A Filipino cotillion, also called a debut, is held for a young Filipina woman on the occasion of her eighteenth birthday. Not only does this celebration mark the passage of the debutante into womanhood, but it also demonstrates the wealth and prestige of the family. This tradition has surged in popularity over recent years, and has taken place along the Spanish Quinceanera, the Jewish Bat Mitzvah and the American Sweet Sixteen dance as a coming-of-age-ritual for young women.

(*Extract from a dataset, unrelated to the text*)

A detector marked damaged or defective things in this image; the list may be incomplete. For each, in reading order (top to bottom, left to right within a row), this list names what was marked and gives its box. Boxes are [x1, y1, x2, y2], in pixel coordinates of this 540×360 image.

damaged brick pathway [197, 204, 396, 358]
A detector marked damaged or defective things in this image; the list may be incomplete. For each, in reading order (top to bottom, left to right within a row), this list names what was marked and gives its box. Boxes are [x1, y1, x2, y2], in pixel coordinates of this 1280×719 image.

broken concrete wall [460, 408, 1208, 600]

Decide whether or not you wish to host your cotillion by yourself or with a group of friends. In the past Filipino cotillion societies helped organize large cotillion balls that would present multiple debutantes at one grand event. While these societies have faded away over time, you can partner with other Filipino girlfriends who are getting ready for their own debuts. You will have to share the spotlight, but you can also share the cost by splitting the fees for a DJ, band, hall rental and catering.

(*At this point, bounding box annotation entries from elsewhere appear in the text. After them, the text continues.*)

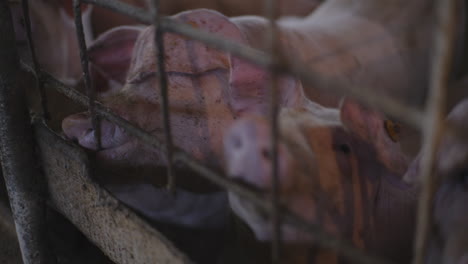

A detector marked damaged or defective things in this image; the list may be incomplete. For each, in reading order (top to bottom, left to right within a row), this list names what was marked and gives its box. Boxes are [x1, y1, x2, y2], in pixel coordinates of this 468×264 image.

rusty metal bar [0, 1, 52, 262]
rusty metal bar [20, 0, 49, 118]
rusty metal bar [72, 0, 101, 150]
rusty metal bar [150, 0, 176, 194]
rusty metal bar [31, 68, 396, 264]
rusty metal bar [80, 0, 424, 130]
rusty metal bar [264, 0, 282, 260]
rusty metal bar [412, 0, 458, 264]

Assemble your guest list and choose your cotillion court. The most traditional of Filipino cotillion dances is the Grand Cotillion Dance, an elaborate waltz that is danced by the debutante, nine female friends and nine male friends. To be part of the cotillion court is an honor and may be extended to siblings and friends. Consider signifying their presence in the cotillion court with a special boutonnière for the gentlemen and a necklace or pin for the ladies.

Book the event location of your choice, and decide the color palate for your event. There is no traditional location for a Filipino cotillion; it simply needs to be large enough to accommodate the number of guests you have chosen for both dinner and dancing. Similarly, color schemes are left entirely up to the debutante, though many Filipina debutantes borrow from the American debutante tradition by wearing a white ball gown to their cotillion. Let your cotillion court know as quickly as possible what color scheme will dominate your party so they can find suitable dresses in time for the occasion.

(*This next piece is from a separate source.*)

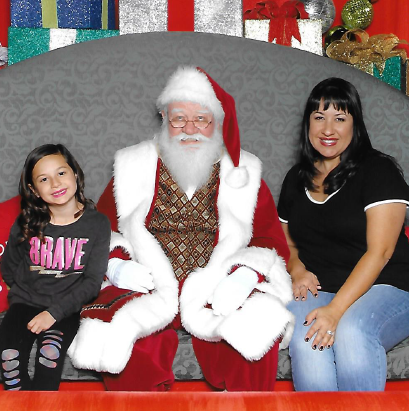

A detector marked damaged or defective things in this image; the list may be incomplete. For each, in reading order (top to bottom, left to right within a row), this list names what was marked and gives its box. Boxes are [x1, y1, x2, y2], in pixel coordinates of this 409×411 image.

ripped leggings [0, 304, 79, 392]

Hire a choreographer that specializes in traditional Filipino cotillion dances. The dances of a tradition Filipino Cotillion Ball include the Grand Cotillion Dance and the Eighteen Roses Dance, a waltz shared by the debutante with eighteen men, typically close friends and family members. Each dance partner gives the debutante a red rose as they waltz across the floor. Traditionally the debutante chooses eighteen different songs and dances with each man for the entirety of the dance, but you may wish to dance with multiple partners over the course of two or three songs in order to speed up the proceedings. These traditional dances are complicated and can take up to six months to perfect. Contact a local Filipino society in your area for leads on traditional Filipino choreographers, or ask former debutantes to find out which choreographers they have used.

Set a schedule and make sure all members of the cotillion have a copy in advance. Along with the traditional dances, the other defining moment of a Filipino cotillion is the Presentation of the Eighteen Candles. Eighteen women who play a prominent role in the debutante’s life take turns lighting candles that symbolize their commitment to guide and support the young woman through her life. Making sure that each member of the party has a schedule of events prevents last-minute searches for guests when the proper moments arrive.

Tip

  • Set a budget and stick to it. Filipino cotillion balls can run into the tens of thousands of dollars, second only in cost to a wedding. Decide where to cut corners and where to splurge, and be realistic about the limits of your funds.